Deze afbeelding laat de kwantitatieve toestand van grondwater in Nederland zien. In een groot deel van Nederland is de kwantitatieve toestand van grondwater goed. Grote locaties die ontoereikend scoren zijn delen van provincie Noord-Brabant en de Veluwe.

Figuur 5‑59: Kaart van de stroomgebieden Rijn, Maas, Schelde en Eems met de kwantitatieve beoordeling van de grondwaterlichamen (Ministerie van Infrastructuur en Water, 2022)

Trends

Sinds 2015 is er één gebied bij gekomen waarvoor de algemene kwantitatieve toestand niet voldoet onder de KRW (Ministerie van Infrastructuur en Water, 2022). Dit is het grondwaterlichaam Slenk Diep in Noord-Brabant en Limburg. De stijghoogten in deze diepe zandlagen worden beïnvloed door diepe onttrekkingen voor drinkwater en landbouw.

Conclusie

De kwantitatieve toestand van het grondwater is op de meeste plekken goed. Toch is er op verschillende plekken door het land heen te zien dat de kwantitatieve toestand ontoereikend is. Daarom scoort de indicator Kwantitatieve toestand grondwaterlichamen oranje.

Er is een geen duidelijke trend te zien voor de kwantitatieve toestand, omdat er weinig is veranderd in de kwantitatieve staat van het grondwater. Er is één gebied bij gekomen dat niet voldoet, maar verder laten de gebieden geen trend zien. Daarom heeft de indicator Kwantitatieve toestand grondwaterlichamen een neutrale trend.

Deze afbeelding laat zien dat voor de indicator Kwantitatieve toestand grondwaterlichamen de huidige staat redelijk is, verspreid zijn er knelpunten. Er is geen trend ten opzichte van de huidige situatie.

Figuur 5‑60: Scoring huidige en referentiesituatie

Bodemdaling landelijk gebied

Huidige situatie

Bodemdaling is een natuurlijk proces. Vroeger werd de daling van de bodem gecompenseerd doordat rivieren ook weer klei en slib afzetten, waardoor de bodem ook weer aangroeide aan de bovenkant. Sinds de komst van dijken kan de rivier dit niet meer neerleggen, en daardoor groeit de bodem ook niet meer aan. Uitzondering hierop zijn de uiterwaarden, waar de rivier nog wel klei en slib kan afzetten. Uiterwaarden worden dus steeds hoger, maar binnendijks niet. Een ander voorbeeld van natuurlijke bodemdaling is het inklinken van veengronden, waarbij de bodem langzaam naar beneden zakt door het gewicht van de lagen grond die er bovenop liggen.

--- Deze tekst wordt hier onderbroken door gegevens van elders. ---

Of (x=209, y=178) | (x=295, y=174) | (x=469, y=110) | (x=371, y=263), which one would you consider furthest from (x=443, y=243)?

Wanneer er gesproken wordt over bodemdaling in het landelijk gebied dan gaat het echter over het algemeen over bodemdaling door menselijk ingrijpen. Belangrijke menselijke ingrepen die voor bodemdaling hebben gezorgd zijn het ontwateren van onze veengebieden, en de inpoldering van land. Doordat water uit de grond gehaald wordt, en het water dus geen massa meer in de bodem inneemt, zakt de grond naar beneden.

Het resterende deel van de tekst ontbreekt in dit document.